THE PHONY war is over and the General Election is now well underway with all the troops in position and taking pot shots at each other, particularly about embarrassing social media posts made before they had their 15 minutes of fame.

All the 59 Scottish seats will see at least a four-cornered contest between Liberal Democrat, Labour, Nationalist and Tory candidates. The Greens are only standing in 22 seats so that their voters can support the Scottish National Party (SNP), whose policies on the environment Greens strongly deplore. Neither the Socialist Party Scotland nor its deadly rival, the Scottish Socialist Party, are in the contest.

The Brexit Party and UKIP will contest a few seats each, as will the latest addition to the political scene. This is the new Scottish Family Party, which is against abortion and will allow cures for “same sex-attraction”. They face strong competition from the rival Christian Party for the same small pool of traditionalist votes. Sadly the Official Monster Raving Loony Party is unable to stand in Scotland because the SNP has recruited all its potential members.

The SNP are by far the strongest party and have 35 seats to defend, none of which is held by more than 40 per cent of the vote, in one case with only 32 per cent. Their polling remains high, so they hope to capture some or even all of the 21 seats they lost to all three parties at the last election, following their landslide in 2015. The SNP are greatly relieved that the election is taking place before their former leader Alex Salmond appears in court to face a series of sex crime charges.

In theory there could be either a Nationalist steam-roller or wipe-out depending on how many people indulge in tactical voting.

A right-wing group has urged a Labour vote in certain seats to get rid of the SNP, assuring its followers it is safe to do so because Labour has no chance of forming a government. How many will head this advice to support anyone, Labour, Liberal or Tory, likely to depose the SNP remains to be seen.

The substantial minority of SNP voters who support Brexit are going to have to agonise over voting for their fanatically Europhile party or for the Brexit Party, where it is standing, or the Tories. The latter possibility cannot be ruled out. In recent contests it has been clear that scaring voters with memories of “Milk-snatcher Thatcher” no longer works as it used to. The Tory vote in many working-class areas has increased so much so that Keir Hardie’s birthplace has a Tory MP.

One of the great mysteries of the election is the stand of the Scottish Labour Party on the question of conceding the demand of the SNP leadership for another independence referendum. Last Sunday speaking on the BBC’s Andrew Marr Show, Jeremy Corbyn ruled it out in the short term at least, saying “No. I do not want us to spend the first year on an independence referendum” and wanted to talk about investing a further £70 billion in Scotland through a National Investment Bank. In his Tuesday night debate with Boris Johnson he reinforced this point about no quick referendum.
○ ○ ○ ○ ○ ○ ○
TASKS FOR THIS EXERCISE:
• 1. Rewrite the Scottish election passage between "In theory there" and "to be seen.", inclusive, with "tactical voting" changed to "strategic voting".
• 2. Translate this sentence from the Scottish election passage into Spanish: "All the 59 Scottish seats will see at least a four-cornered contest between Liberal Democrat, Labour, Nationalist and Tory candidates."

THE DATA:
○ ○ ○ ○ ○ ○ ○
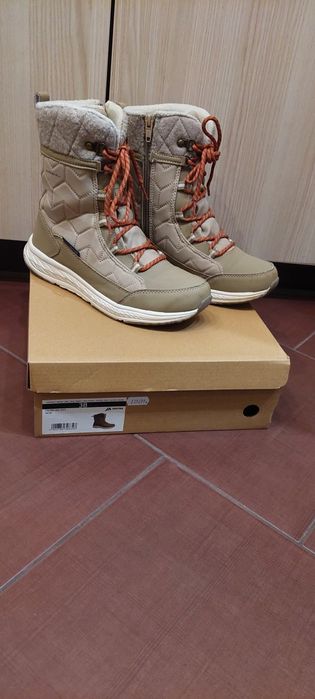 Buty zimowe Śniegowce 38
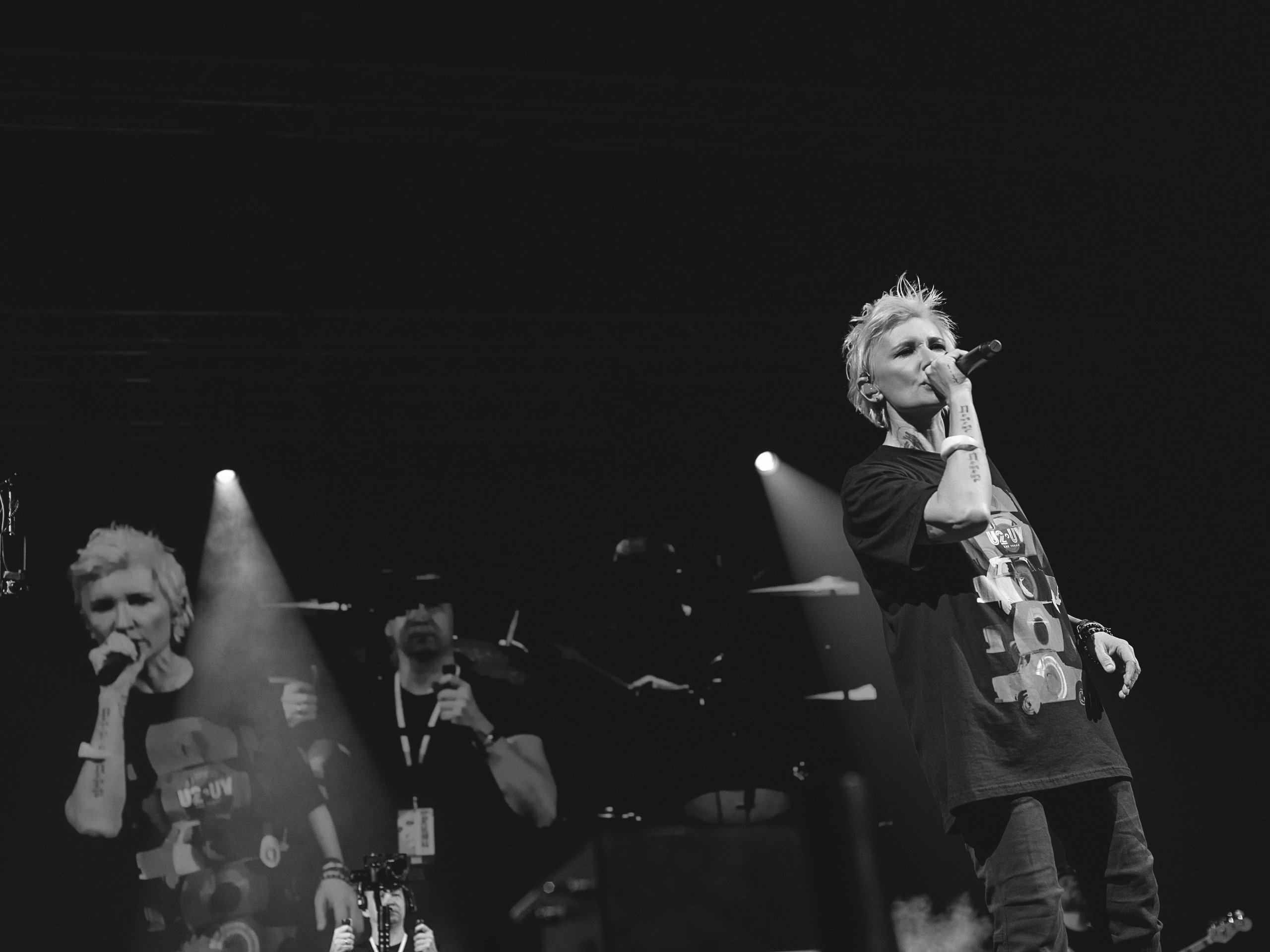 Диана Арбенина, Ночные снайперы, 12.12.2023, Санкт-Петербург. Фотограф в Москве, Оксана Ребристая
○ ○ ○ ○ ○ ○ ○
YOUR WRITTEN ANSWERS:
• 1.
In theory there could be either a Nationalist steam-roller or wipe-out depending on how many people indulge in strategic voting.

A right-wing group has urged a Labour vote in certain seats to get rid of the SNP, assuring its followers it is safe to do so because Labour has no chance of forming a government. How many will head this advice to support anyone, Labour, Liberal or Tory, likely to depose the SNP remains to be seen.

• 2. Los 59 escaños escoceses tendrán al menos una contienda a cuatro bandas entre candidatos liberaldemócratas, laboristas, nacionalistas y conservadores.